SL: People want to eat Middle Eastern food, and, let me tell you, I cook like a grandma. I am the heart of Middle Eastern [cuisine]. ... Anybody can take hummus out of a bucket and put it on your plate. I’m the real deal. I can teach viewers it’s not that hard to make these dishes. It’s very easy, and, actually, it’s not even expensive to make it.

Win or lose, what do you want to take away from this experience?

SL: I just want to show that no matter what you face in life, everybody deserves a second chance. ... For me to be here, it’s a second chapter. It’s surreal; it’s really beyond surreal.

What does the term "Food Network Star" represent to you?

SL: Food Network means I’m going to teach everybody —  an audience —  my culinary point of my Middle Eastern traditions, three generations down. ... If I can give that to the world, that is everything to me.

What's your greatest strength in the kitchen?

SL: Three generations down, Middle Eastern cuisine. My grandmother, my mother and me. I think my traditions, I’m old-school, I come from old-school, my family’s old-school. My whole life I’ve been cooking. Food is everything to us.

What is the strangest thing we'd find in your refrigerator right now?

SL: I had a head of a pork. ... My friends said: “Come on over. Let’s make a pig.” I’m like, “What?” So, I sat there, I marinated this thing, and I go: “Give me the head.
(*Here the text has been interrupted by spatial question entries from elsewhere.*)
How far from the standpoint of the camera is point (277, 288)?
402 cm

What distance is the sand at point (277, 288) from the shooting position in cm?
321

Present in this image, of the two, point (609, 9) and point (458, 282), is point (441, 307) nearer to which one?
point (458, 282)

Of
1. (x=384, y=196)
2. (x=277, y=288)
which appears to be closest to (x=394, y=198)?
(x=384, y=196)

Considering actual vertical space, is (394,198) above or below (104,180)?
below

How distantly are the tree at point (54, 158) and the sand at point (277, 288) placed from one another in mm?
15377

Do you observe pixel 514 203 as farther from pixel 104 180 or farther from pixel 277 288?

My kids would freak.” My kids took after me —  they cook big time —  but for them to see a pig in the refrigerator freaked them out.

What do you consider to be your signature dish?

SL: My baked whole chicken with my seasonings and my saffron basmati rice with my ground filet with sauteed almond and raisins.

What dish or ingredient will you simply not eat?
SL: Eel.
What's your favorite guilty pleasure food?

SL: Baklava. I love baklava, and I make it from scratch. I don’t add as much butter and stuff like that.

What's one dish you have to have at your last supper?

SL: I have 100. We love grape leaves. ... The Middle Eastern roast. Big, fat lamb roast.

What do you want to say about yourself to fans watching at home?

SL: I live my life through faith and believing in myself, and it brought me here, so to me, no matter what you go through in life, I want everybody to believe in what their passion is, believe in yourself and believe in what your passion is, and never give up. Don’t ever stop believing.

What's the first dish aspiring cooks should master?

SL: I will give them an easy dish to master. I would probably say start off with chicken kebab or beef kebab or shrimp kebab or just regular basmati rice any kind of rice. Cut up chicken pieces and then you can go from there. It’s not that hard to prepare these dishes.

Mark your calendar for the premiere of Food Network Star on Sunday, June 4 at 9|8c.